In Abkehrung früherer Vereinbarungen übernimmt das Land eine Bürgschaft für den Fall, dass das eigene Sicherungspotenzial bei der Messe aufgebraucht ist. Wegen der erneuten staatlichen Abhängigkeit ging ein Teil der Aufsichtsratsmitglieder. Wir wollen aber die ursprünglichen Absichten nicht aus den Augen verlieren und in der Zukunft eigenständig wirtschaftlich werden. Die Messe bringt jährliche Steuereinnahmen von 180 Millionen Mark netto. Außerdem planen wir neue Angebote...

Neue Angebote?

Messen können 365 Tage im Jahr stattfinden, und zwar im Internet. Wir werden einen Teil der Messekapazität ins Internet stellen und virtuelle Messen organisieren.

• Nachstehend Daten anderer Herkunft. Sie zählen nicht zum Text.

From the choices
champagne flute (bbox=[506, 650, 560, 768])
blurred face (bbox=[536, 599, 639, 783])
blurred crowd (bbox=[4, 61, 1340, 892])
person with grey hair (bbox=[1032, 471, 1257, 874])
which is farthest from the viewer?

Der Berliner Haushalt hat ein Milliardendefizit. Ende Mai muss ein Nachtragshaushalt vorgelegt werden. Wie weit ist die Wirtschaftsförderung von der Haushaltssperre betroffen? Werden Fördermittel ausgezahlt?

Der Finanzsenator hat meiner Bitte entsprochen, dass wir 50 Prozent der Fördermittel ausreichen dürfen. Viele Anträge wurden vor der Haushaltssperre gestellt. Der Wirtschaftsetat ist sowieso atypisch: Bei einem Umfang von zwei Milliarden Mark ist er nur mit disponiblen Landesmitteln über 170 Millionen Mark ausgestattet. Alle anderen Mittel fließen aus EU- und Bundestöpfen. Jede Mark, die ich aus Landesmitteln einspare, bedeutet, dass zwischen fünf und acht Mark aus den anderen Töpfen nicht eingesetzt werden können.

Was heißt das konkret? Bleiben Förderanträge liegen?

Wir versuchen, die Förderprogramme zu mixen. Für den Investor spielt es keine Rolle, woher er das Geld bekommt. Allerdings: Wir können zurzeit teilweise Bewilligungen nicht aussprechen. Die 50-Prozent-Marke ist nämlich weitestgehend erreicht.